**Goal**
Quote every line of the material beneath this one.
— START OF Supplied material —
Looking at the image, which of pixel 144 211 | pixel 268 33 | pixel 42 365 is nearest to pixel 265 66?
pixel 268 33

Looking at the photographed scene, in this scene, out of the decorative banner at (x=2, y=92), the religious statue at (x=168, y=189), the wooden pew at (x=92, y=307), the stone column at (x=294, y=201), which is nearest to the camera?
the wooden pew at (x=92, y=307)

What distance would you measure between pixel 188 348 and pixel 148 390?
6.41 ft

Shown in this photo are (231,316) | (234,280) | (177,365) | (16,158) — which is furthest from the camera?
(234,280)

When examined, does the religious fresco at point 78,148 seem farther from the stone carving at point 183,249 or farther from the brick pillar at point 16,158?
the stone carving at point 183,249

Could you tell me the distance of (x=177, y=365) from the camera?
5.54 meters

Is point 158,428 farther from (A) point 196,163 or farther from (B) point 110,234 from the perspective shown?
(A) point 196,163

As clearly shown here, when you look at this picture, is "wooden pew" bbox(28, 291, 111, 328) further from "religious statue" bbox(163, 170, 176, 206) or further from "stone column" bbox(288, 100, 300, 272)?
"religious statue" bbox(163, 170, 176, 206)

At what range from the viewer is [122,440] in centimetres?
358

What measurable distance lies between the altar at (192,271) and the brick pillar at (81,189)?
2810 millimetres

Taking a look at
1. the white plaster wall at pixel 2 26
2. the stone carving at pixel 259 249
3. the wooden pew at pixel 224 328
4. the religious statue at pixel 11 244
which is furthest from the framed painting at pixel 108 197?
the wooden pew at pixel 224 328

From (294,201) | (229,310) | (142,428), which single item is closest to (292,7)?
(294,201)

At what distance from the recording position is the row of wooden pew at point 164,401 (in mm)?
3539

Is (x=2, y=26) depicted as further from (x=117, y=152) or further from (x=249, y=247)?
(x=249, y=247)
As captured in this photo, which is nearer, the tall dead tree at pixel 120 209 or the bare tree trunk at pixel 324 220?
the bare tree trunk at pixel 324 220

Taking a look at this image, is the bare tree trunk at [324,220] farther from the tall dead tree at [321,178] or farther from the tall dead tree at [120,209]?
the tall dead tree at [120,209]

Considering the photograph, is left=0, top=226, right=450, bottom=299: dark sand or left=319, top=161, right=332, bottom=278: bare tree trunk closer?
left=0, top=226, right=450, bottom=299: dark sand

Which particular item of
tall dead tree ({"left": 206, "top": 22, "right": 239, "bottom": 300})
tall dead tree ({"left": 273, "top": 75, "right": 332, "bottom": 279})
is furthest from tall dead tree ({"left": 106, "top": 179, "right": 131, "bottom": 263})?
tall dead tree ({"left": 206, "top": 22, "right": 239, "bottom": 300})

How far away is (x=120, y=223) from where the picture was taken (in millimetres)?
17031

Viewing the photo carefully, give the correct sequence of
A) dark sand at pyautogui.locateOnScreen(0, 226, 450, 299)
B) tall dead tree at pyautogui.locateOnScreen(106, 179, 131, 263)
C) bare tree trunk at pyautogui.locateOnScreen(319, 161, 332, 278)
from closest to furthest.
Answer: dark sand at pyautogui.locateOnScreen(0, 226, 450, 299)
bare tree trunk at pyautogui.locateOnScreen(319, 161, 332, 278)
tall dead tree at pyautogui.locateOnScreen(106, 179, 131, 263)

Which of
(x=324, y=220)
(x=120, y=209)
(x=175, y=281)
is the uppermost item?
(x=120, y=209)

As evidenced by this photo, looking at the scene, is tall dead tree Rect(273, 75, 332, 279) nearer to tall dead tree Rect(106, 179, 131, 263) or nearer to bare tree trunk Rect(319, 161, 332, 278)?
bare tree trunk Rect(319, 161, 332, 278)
— END OF Supplied material —
**Result of the exercise**
Looking at the image, which of pixel 144 211 | pixel 268 33 | pixel 42 365 is nearest to pixel 265 66?
pixel 268 33

Looking at the photographed scene, in this scene, out of the decorative banner at (x=2, y=92), the religious statue at (x=168, y=189), the wooden pew at (x=92, y=307), the stone column at (x=294, y=201), which is nearest to the camera?
the wooden pew at (x=92, y=307)

What distance would you measure between pixel 188 348 and pixel 148 390?
6.41 ft

Shown in this photo are (231,316) | (234,280) | (177,365) | (16,158) — which is furthest from the camera?
(234,280)

When examined, does the religious fresco at point 78,148 seem farther from the stone carving at point 183,249 or farther from the brick pillar at point 16,158?
the stone carving at point 183,249

Could you tell me the distance of (x=177, y=365) from the camera?
5.54 meters

Is point 158,428 farther from (A) point 196,163 or farther from (B) point 110,234 from the perspective shown?
(A) point 196,163

As clearly shown here, when you look at this picture, is "wooden pew" bbox(28, 291, 111, 328) further from "religious statue" bbox(163, 170, 176, 206) or further from "stone column" bbox(288, 100, 300, 272)?
"religious statue" bbox(163, 170, 176, 206)

At what range from the viewer is [122,440] in centimetres?
358

What measurable distance lies between the altar at (192,271) and the brick pillar at (81,189)?
2810 millimetres

Taking a look at
1. the white plaster wall at pixel 2 26
2. the stone carving at pixel 259 249
3. the wooden pew at pixel 224 328
4. the religious statue at pixel 11 244
which is furthest from the framed painting at pixel 108 197?
the wooden pew at pixel 224 328

From (294,201) | (229,310) | (142,428), which single item is closest to (292,7)?
(294,201)

At what distance from the recording position is the row of wooden pew at point 164,401 (in mm)?
3539

Is (x=2, y=26) depicted as further from (x=117, y=152) or further from (x=249, y=247)?
(x=249, y=247)
As captured in this photo, which is nearer, the tall dead tree at pixel 120 209 or the bare tree trunk at pixel 324 220?
the bare tree trunk at pixel 324 220

Taking a look at this image, is the bare tree trunk at [324,220] farther from the tall dead tree at [321,178] or farther from the tall dead tree at [120,209]?
the tall dead tree at [120,209]

Considering the photograph, is left=0, top=226, right=450, bottom=299: dark sand or left=319, top=161, right=332, bottom=278: bare tree trunk closer?
left=0, top=226, right=450, bottom=299: dark sand

Which particular item of
tall dead tree ({"left": 206, "top": 22, "right": 239, "bottom": 300})
tall dead tree ({"left": 273, "top": 75, "right": 332, "bottom": 279})
is furthest from tall dead tree ({"left": 106, "top": 179, "right": 131, "bottom": 263})?
tall dead tree ({"left": 206, "top": 22, "right": 239, "bottom": 300})

How far away is (x=120, y=223) from where the picture was taken (in millimetres)?
17031

Viewing the photo carefully, give the correct sequence of
A) dark sand at pyautogui.locateOnScreen(0, 226, 450, 299)
B) tall dead tree at pyautogui.locateOnScreen(106, 179, 131, 263)
C) bare tree trunk at pyautogui.locateOnScreen(319, 161, 332, 278)
from closest to furthest.
Answer: dark sand at pyautogui.locateOnScreen(0, 226, 450, 299)
bare tree trunk at pyautogui.locateOnScreen(319, 161, 332, 278)
tall dead tree at pyautogui.locateOnScreen(106, 179, 131, 263)

Which of
(x=324, y=220)
(x=120, y=209)
(x=175, y=281)
is the uppermost item?
(x=120, y=209)

As evidenced by this photo, looking at the scene, is tall dead tree Rect(273, 75, 332, 279) nearer to tall dead tree Rect(106, 179, 131, 263) or nearer to bare tree trunk Rect(319, 161, 332, 278)?
bare tree trunk Rect(319, 161, 332, 278)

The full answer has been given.